Sanayi devriminden bu yana gerçekleşen hızlı makineleşme ile birlikte fosil yakıtların tüketiminin artması iklim değişikliğini tetiklemiştir. Başta kömür olmak üzere kullanılan petrol ürünlerinin yakılması sonucu açığa çıkan karbondioksit (CO2), karbon monoksit (CO), azot oksitler (NOx), kükürt oksitler (SOx), metan dışı uçucu organik bileşikler (NMVOC) ve partikül madde kirleticileri (PM10 – PM2,5) atmosferde birikmesiyle dünyadaki ekolojik düzenin bozulmasına neden olmaktadır (Traut vd., 2018). 1970li yıllara kadar iklim farkındalığı neredeyse hiç yokken, 70lerin sonu ve 80ler itibariyle ozondaki seyrelmenin kutup araştırmacıları tarafından keşfedilmesi (Farman vd. 1985) ile iklim krizi gündeme gelmeye başlamıştır. Takip eden yıllarda yapılan çalışmalar iklim değişikliğinin ana nedenlerinden olan küresel ısınmanın aynı zamanda buzulların erimesini hızlandırdığını açığa çıkardı ve bu araştırmalar silsilesi, deniz buzlarının erimesi sebebiyle düzensizleşen okyanus akıntıları (Trossman ve Plater, 2021) ile aşırı karbon salınımının yarattığı okyanus asitlenmesi (Vargas vd., 2022) gibi sayısız çevresel sorunlar tespit edildi. Ancak tüm diğer meselelerde olduğu gibi iklim sorununda da gezegenin ekolojik sorunlarının önüne sermayedarların kâr hırsı geçmiştir. Bu nedenle atılan adımlar ya somutlaşamamış ya da geç kalınmış önlemlerden öteye gidememiştir. Şu anda içinde bulunduğumuz 21. yüzyılın ilk çeyreğini bitirmek üzereyken hâlen daha karbonsuzlaşmak için İklim Konferanslarında atılan adımlar yalnızca geri dönülemez tehlikeli eşiğe gelmemeyi amaçlamaktadır. Yani sözün özü iklim krizini çözmekten ziyade zaman kazanmak ve sermayedarların kâr marjını mümkün mertebe korumak hedeflenmiştir.

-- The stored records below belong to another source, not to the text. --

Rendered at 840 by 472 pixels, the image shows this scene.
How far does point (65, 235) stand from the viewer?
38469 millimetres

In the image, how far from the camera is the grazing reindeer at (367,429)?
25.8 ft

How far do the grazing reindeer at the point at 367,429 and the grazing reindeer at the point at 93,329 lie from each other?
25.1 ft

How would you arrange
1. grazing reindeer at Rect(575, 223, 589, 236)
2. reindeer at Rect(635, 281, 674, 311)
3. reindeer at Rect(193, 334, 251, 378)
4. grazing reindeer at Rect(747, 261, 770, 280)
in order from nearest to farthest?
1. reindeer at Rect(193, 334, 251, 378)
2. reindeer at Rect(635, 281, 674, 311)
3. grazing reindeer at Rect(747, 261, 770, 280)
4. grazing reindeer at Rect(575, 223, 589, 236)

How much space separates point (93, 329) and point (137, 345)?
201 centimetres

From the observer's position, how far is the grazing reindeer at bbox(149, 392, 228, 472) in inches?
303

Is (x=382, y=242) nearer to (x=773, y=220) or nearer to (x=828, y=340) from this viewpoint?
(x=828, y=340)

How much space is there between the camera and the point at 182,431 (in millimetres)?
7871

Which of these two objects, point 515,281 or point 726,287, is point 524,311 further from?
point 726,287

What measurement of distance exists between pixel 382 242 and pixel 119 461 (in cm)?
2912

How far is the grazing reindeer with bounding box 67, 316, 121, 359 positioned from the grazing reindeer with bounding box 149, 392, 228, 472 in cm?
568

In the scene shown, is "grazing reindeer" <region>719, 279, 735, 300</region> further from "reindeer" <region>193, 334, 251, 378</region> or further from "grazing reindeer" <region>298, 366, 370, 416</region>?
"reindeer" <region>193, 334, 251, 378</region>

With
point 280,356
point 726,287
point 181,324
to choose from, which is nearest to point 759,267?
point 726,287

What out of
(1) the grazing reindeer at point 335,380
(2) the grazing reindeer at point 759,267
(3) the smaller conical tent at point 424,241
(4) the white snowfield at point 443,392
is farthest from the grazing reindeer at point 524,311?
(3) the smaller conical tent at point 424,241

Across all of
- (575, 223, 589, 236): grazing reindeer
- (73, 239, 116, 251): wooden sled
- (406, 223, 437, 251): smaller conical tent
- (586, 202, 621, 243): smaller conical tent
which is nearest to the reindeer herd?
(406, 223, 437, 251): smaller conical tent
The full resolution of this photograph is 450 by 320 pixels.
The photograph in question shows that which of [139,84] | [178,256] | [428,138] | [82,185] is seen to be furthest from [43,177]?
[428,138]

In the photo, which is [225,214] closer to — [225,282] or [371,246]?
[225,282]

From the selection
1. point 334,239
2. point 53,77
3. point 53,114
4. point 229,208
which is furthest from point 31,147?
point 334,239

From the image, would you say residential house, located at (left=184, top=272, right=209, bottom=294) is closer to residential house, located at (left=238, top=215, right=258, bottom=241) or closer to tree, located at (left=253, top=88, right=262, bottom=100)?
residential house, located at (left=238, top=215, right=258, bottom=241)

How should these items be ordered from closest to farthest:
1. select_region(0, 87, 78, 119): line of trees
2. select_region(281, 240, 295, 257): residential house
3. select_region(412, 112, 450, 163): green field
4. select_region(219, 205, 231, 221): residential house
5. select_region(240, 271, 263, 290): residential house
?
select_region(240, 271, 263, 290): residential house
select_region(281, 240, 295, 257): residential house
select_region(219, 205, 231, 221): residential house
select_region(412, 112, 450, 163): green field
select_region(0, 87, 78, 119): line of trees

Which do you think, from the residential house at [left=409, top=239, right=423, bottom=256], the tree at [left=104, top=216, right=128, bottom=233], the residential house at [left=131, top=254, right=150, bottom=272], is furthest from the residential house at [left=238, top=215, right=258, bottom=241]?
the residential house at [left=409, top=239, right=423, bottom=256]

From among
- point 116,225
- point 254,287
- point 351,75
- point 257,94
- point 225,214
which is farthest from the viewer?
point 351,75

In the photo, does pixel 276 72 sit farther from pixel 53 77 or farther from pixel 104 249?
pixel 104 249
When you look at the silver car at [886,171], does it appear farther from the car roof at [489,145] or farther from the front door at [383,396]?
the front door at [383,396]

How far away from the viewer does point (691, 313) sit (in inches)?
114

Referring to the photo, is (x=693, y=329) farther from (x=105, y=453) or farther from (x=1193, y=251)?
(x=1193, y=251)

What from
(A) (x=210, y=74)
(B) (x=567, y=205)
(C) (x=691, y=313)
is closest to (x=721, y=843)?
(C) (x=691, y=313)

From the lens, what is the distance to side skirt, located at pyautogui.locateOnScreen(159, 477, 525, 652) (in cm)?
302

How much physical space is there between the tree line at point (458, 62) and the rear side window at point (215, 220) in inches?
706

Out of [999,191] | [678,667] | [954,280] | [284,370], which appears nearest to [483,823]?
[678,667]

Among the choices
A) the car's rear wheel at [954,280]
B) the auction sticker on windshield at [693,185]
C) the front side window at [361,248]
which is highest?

Denizcilik özelinde IMO eliyle atılan adımlar ise gülünçtür. Kazalar olmadan, felaketler yaşanmadan kısaca bir musibet olmadan hiçbir bilim insanını dikkate almayan bir tavır ile hareket edilmektedir. Buna en güzel örnek 1967 yılında Torrey Canyon süper tankerinin İngiltere’nin güneybatısındaki kayalıklara oturması sonucu denize dökülen yaklaşık 150 bin ton ham petrolün yarattığı çevre felaketi ile IMO 80li yılların başında MARPOL sözleşmesini kabul etmiştir. Bakınız burada bile çevre kirliliğini önlemek amaçlı sözleşmenin hantal bürokrasilerden geçmesi 20 yılı aşkın bir süreye ihtiyaç duymuştur. Çünkü mesele bu tür olaylar sonrasında gemilerin tasarımını değiştirme zorunluluğu, ekipman tedariki ve bir takım yeni denetimler getirdiği için “masraf” ve kâr maksimizasyonuna vurulan bir balta olarak görülmektedir. Mesele çevre kirliliği, işçi hakları, çalışma saatleri vb. insanlık ve doğa yararına olduğunda yıllarca süren tartışmalar, sözde ulusal güvenlik, askeri operasyonlar gibi konular olduğunda ise 1-2 yıl içerisinde hızlıca kurallaşabilmektedir. İlk sayımızda da değindiğimiz ISPS kurallarının hızlıca uluslararası deniz hukukuna dahil edilmesinde kullandıkları SOLAS’a entegre etme taktiği gibi.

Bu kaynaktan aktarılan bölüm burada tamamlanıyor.